● **Work instruction**:
Could you quote the listing word for word, starting at the line that contains "Home Centre Sedona" and ending after the line that contains "CULLNI(クルニ)の「【CULLNI】別注 Cord pique"? Leave the pictures out of your answer.
Exercise input Start Marker
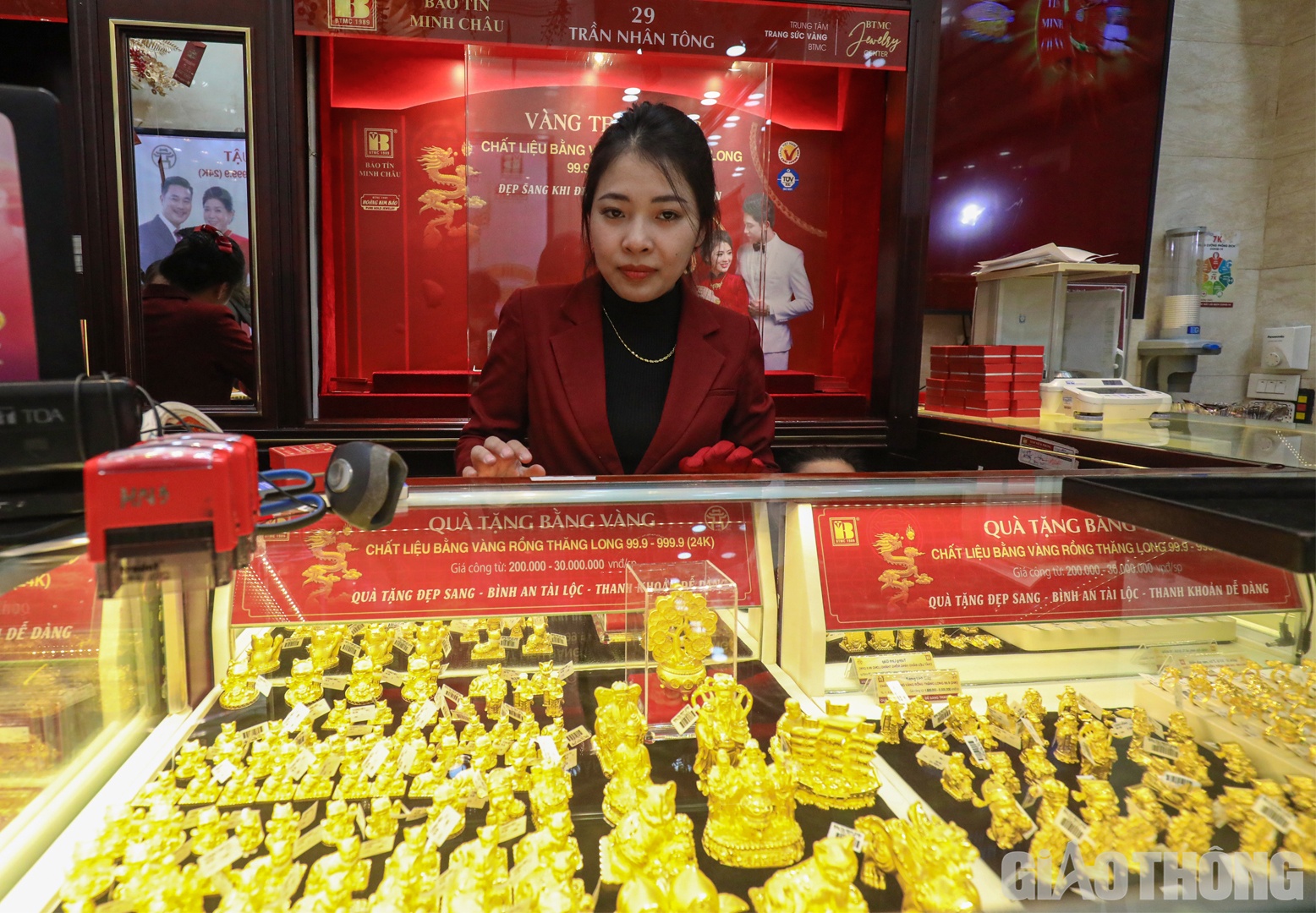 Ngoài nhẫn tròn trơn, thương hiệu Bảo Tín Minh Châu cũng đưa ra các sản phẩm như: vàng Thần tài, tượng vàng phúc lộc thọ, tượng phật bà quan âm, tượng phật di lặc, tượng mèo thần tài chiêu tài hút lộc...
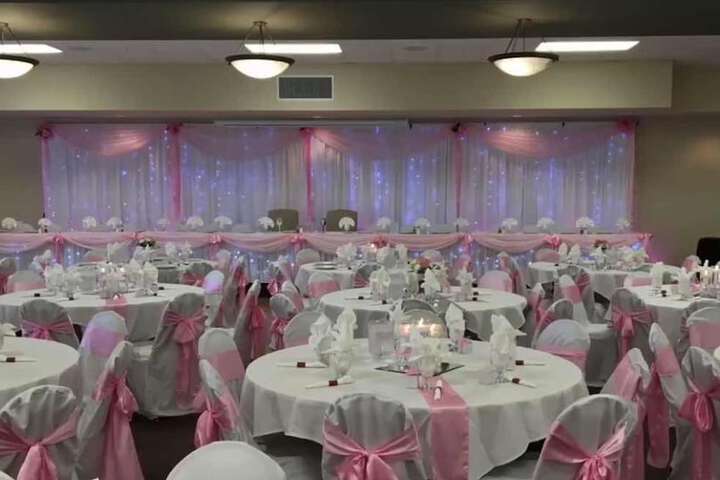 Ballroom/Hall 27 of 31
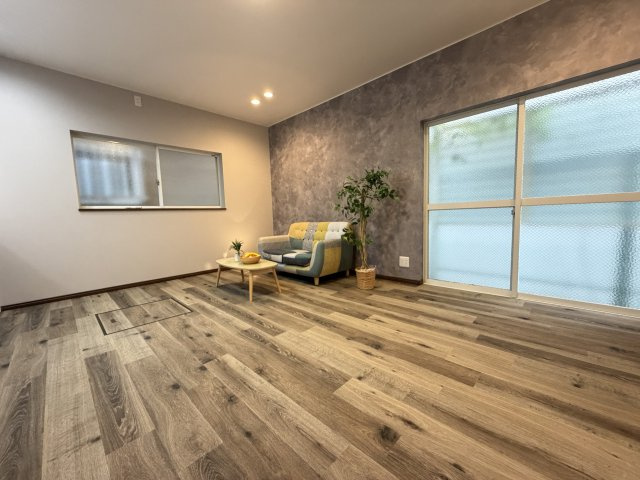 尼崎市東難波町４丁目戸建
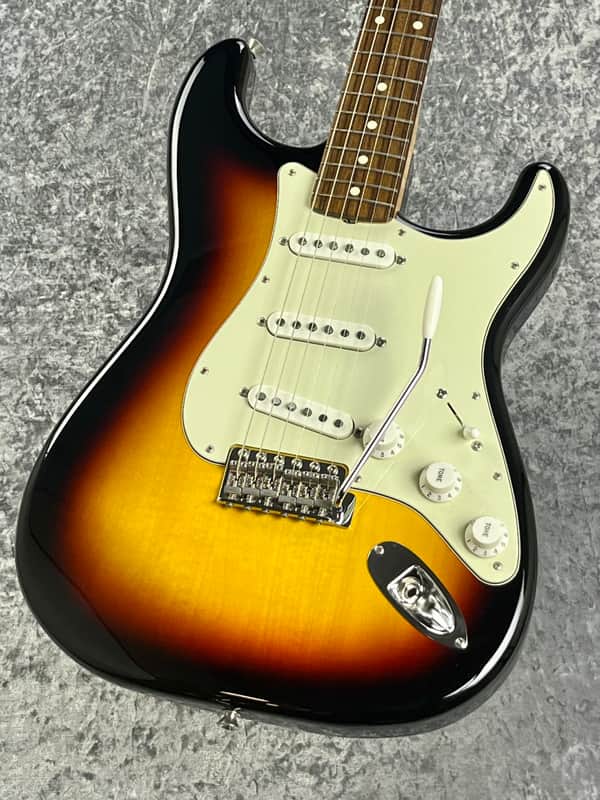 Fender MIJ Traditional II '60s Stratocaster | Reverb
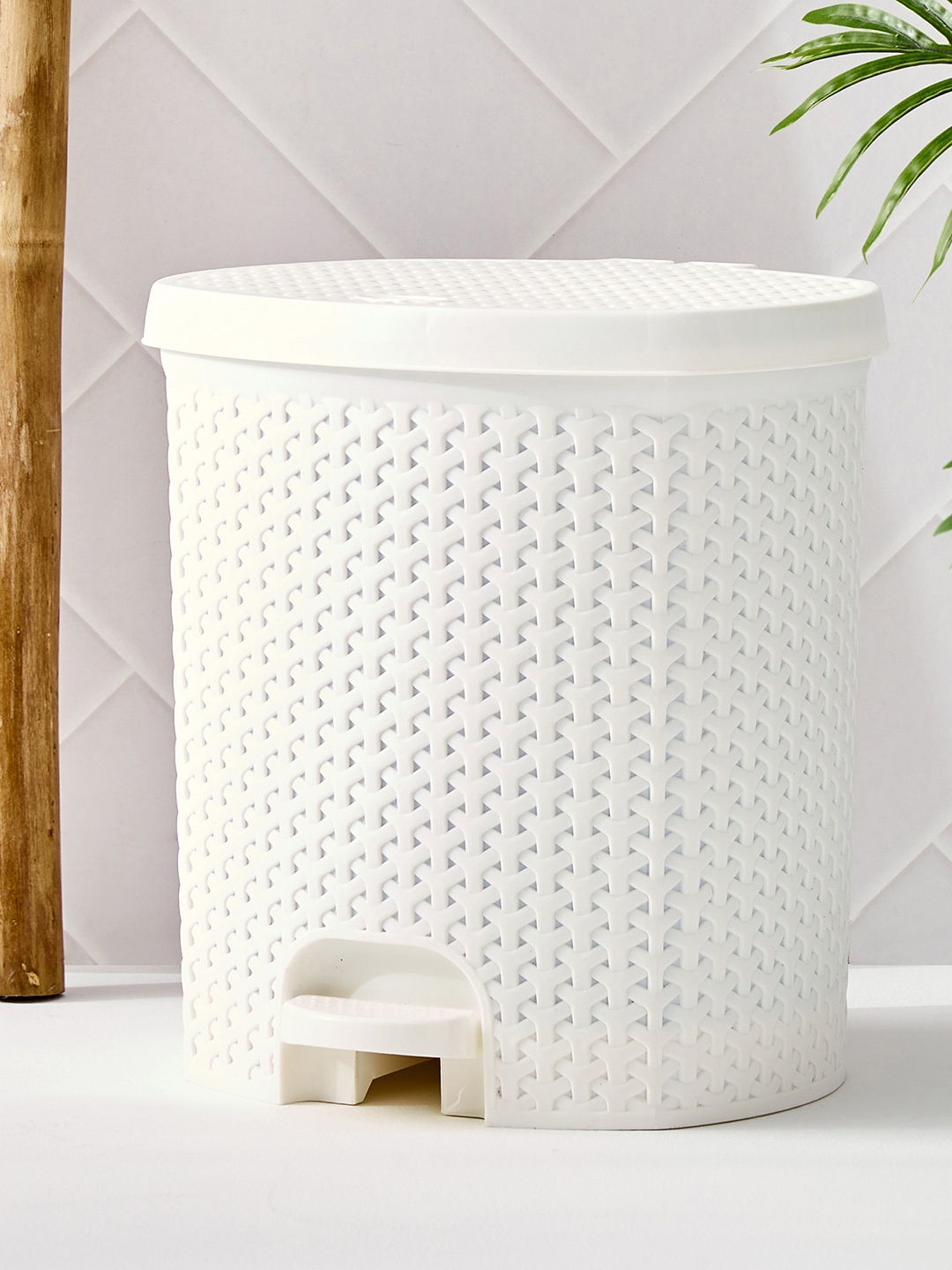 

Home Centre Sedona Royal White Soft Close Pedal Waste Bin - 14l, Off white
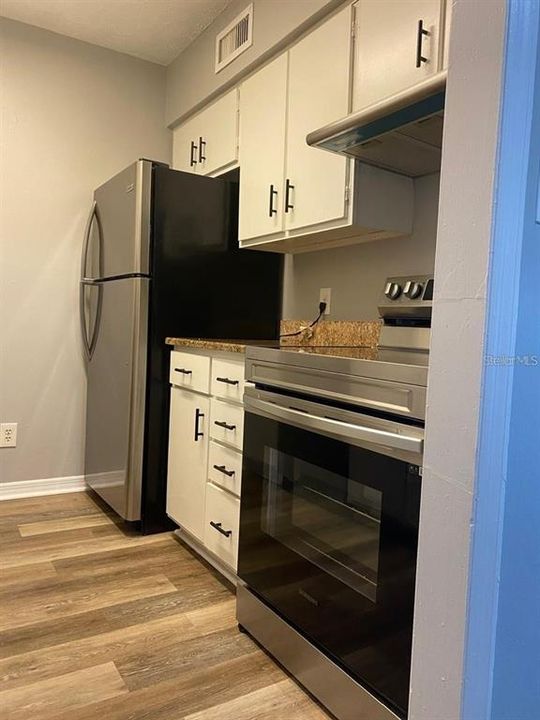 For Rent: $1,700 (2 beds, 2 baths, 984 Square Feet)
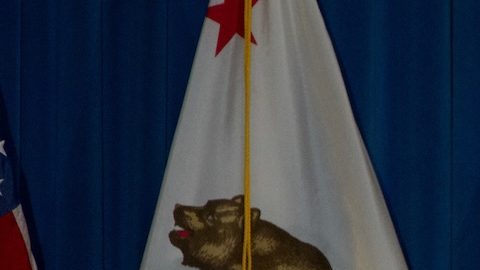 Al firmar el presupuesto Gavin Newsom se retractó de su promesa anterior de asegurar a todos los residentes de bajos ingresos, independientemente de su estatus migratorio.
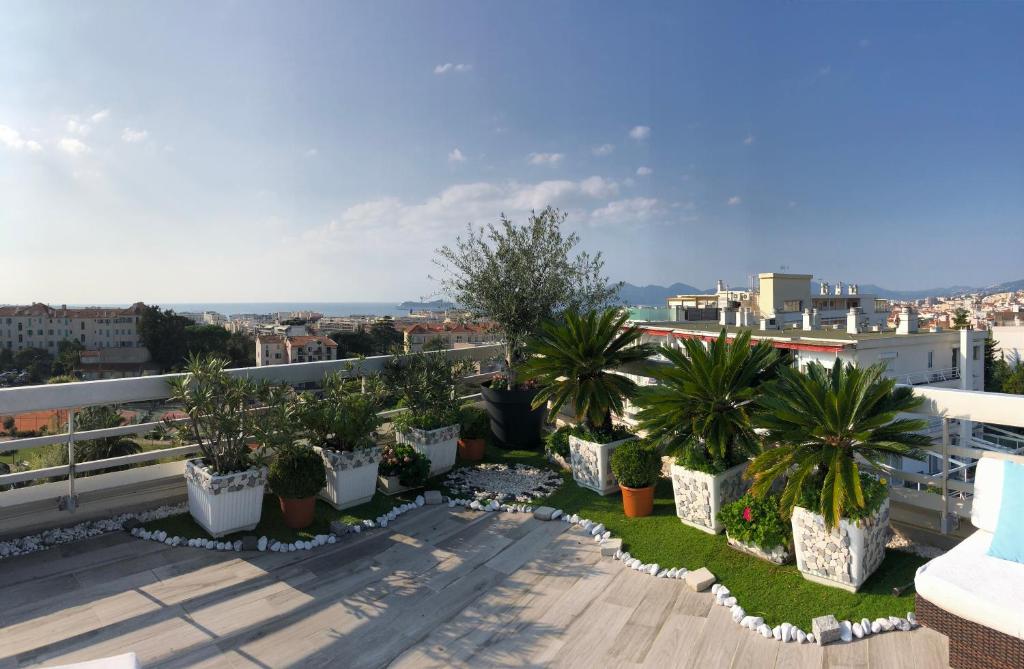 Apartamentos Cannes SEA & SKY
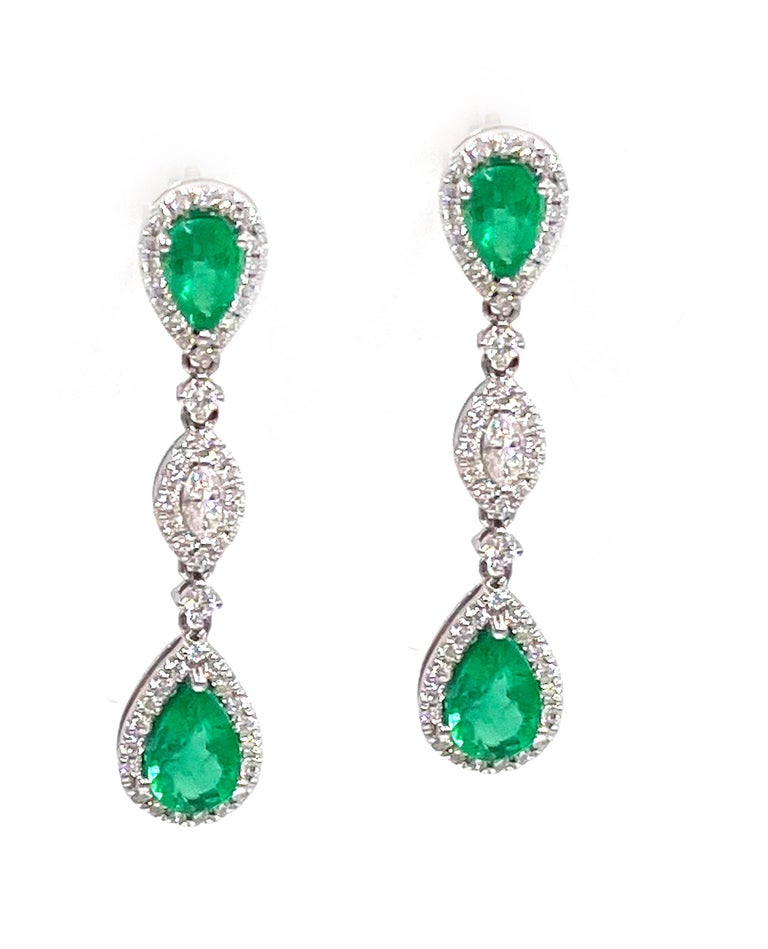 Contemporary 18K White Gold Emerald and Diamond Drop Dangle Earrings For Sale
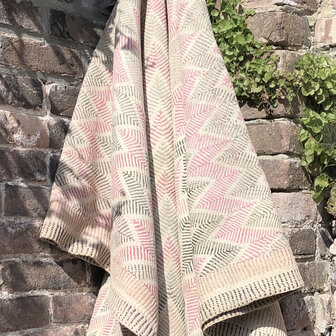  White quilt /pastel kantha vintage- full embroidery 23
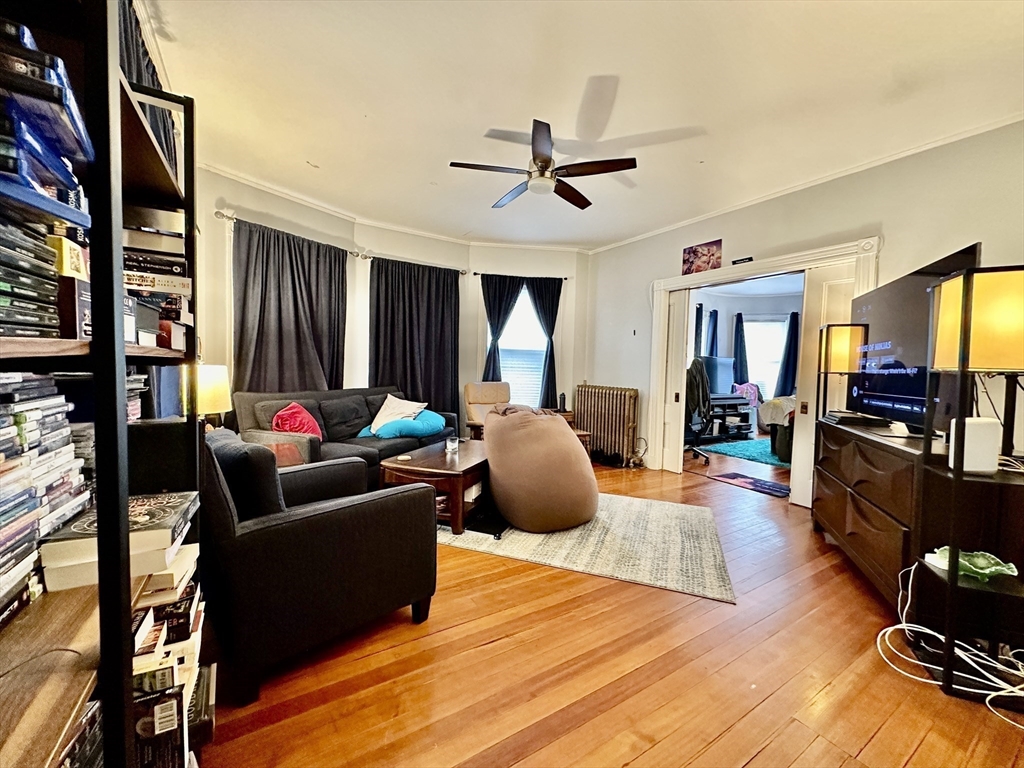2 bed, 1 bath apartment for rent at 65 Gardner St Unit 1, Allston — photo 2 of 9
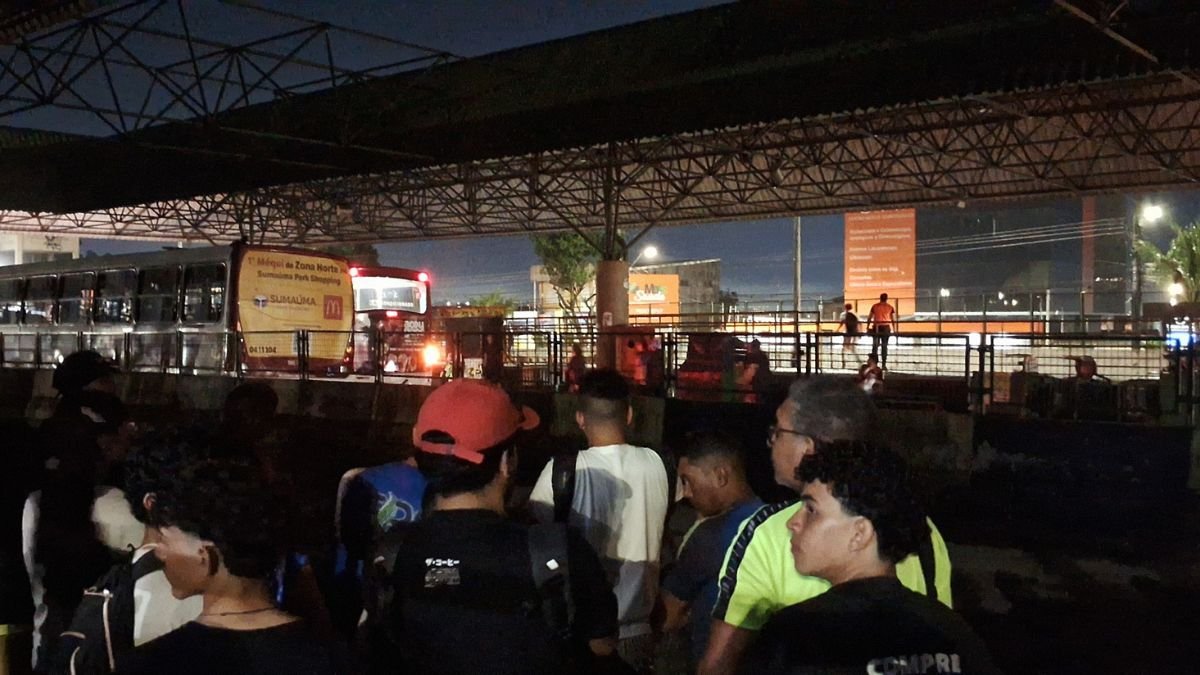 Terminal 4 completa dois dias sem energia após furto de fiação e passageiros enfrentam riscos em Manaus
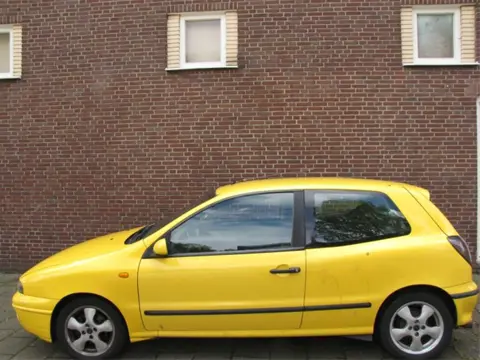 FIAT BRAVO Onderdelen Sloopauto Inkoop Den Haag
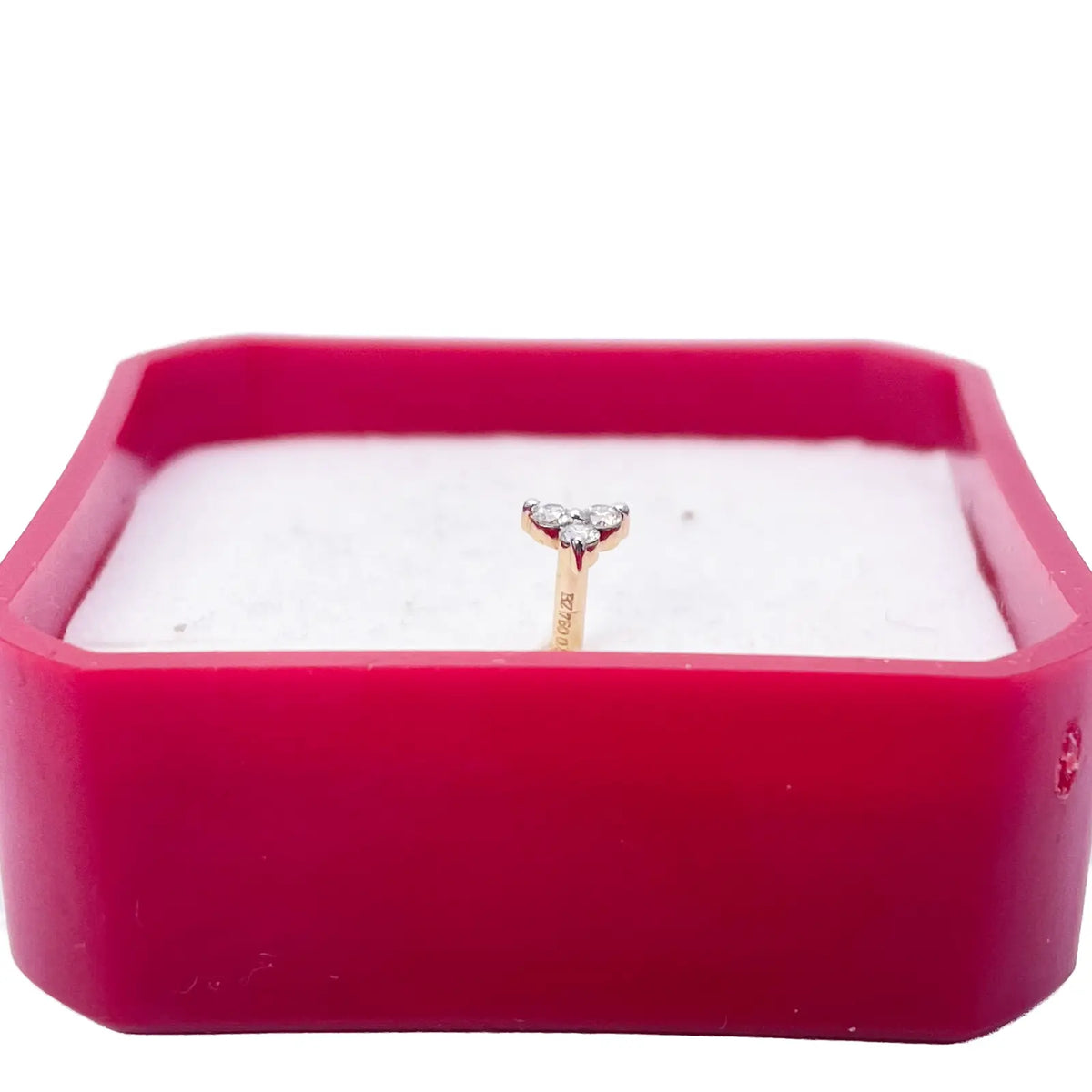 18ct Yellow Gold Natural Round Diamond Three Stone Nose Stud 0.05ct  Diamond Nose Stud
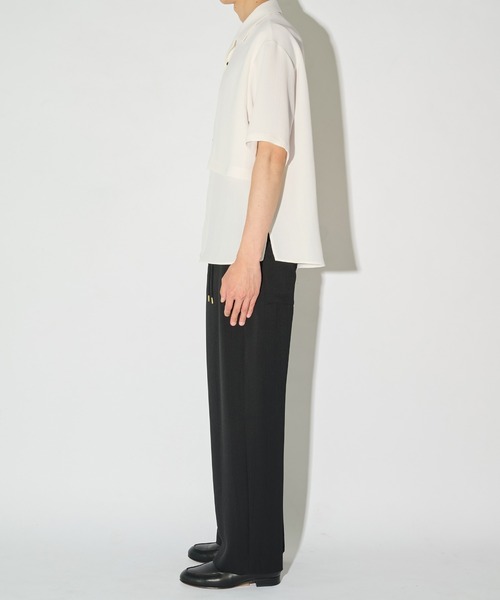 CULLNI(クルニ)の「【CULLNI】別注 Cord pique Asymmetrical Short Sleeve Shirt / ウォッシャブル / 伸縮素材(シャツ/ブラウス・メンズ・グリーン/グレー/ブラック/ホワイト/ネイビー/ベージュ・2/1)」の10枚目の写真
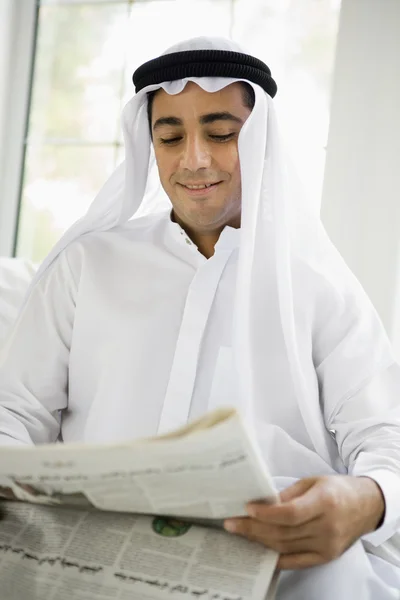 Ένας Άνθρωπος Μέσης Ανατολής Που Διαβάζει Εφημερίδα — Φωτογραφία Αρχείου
Exercise input End Marker
● **Task output**:
Home Centre Sedona Royal White Soft Close Pedal Waste Bin - 14l, Off white
 For Rent: $1,700 (2 beds, 2 baths, 984 Square Feet)
 Al firmar el presupuesto Gavin Newsom se retractó de su promesa anterior de asegurar a todos los residentes de bajos ingresos, independientemente de su estatus migratorio.
 Apartamentos Cannes SEA & SKY
 Contemporary 18K White Gold Emerald and Diamond Drop Dangle Earrings For Sale
  White quilt /pastel kantha vintage- full embroidery 23
2 bed, 1 bath apartment for rent at 65 Gardner St Unit 1, Allston — photo 2 of 9
 Terminal 4 completa dois dias sem energia após furto de fiação e passageiros enfrentam riscos em Manaus
 FIAT BRAVO Onderdelen Sloopauto Inkoop Den Haag
 18ct Yellow Gold Natural Round Diamond Three Stone Nose Stud 0.05ct  Diamond Nose Stud
 CULLNI(クルニ)の「【CULLNI】別注 Cord pique Asymmetrical Short Sleeve Shirt / ウォッシャブル / 伸縮素材(シャツ/ブラウス・メンズ・グリーン/グレー/ブラック/ホワイト/ネイビー/ベージュ・2/1)」の10枚目の写真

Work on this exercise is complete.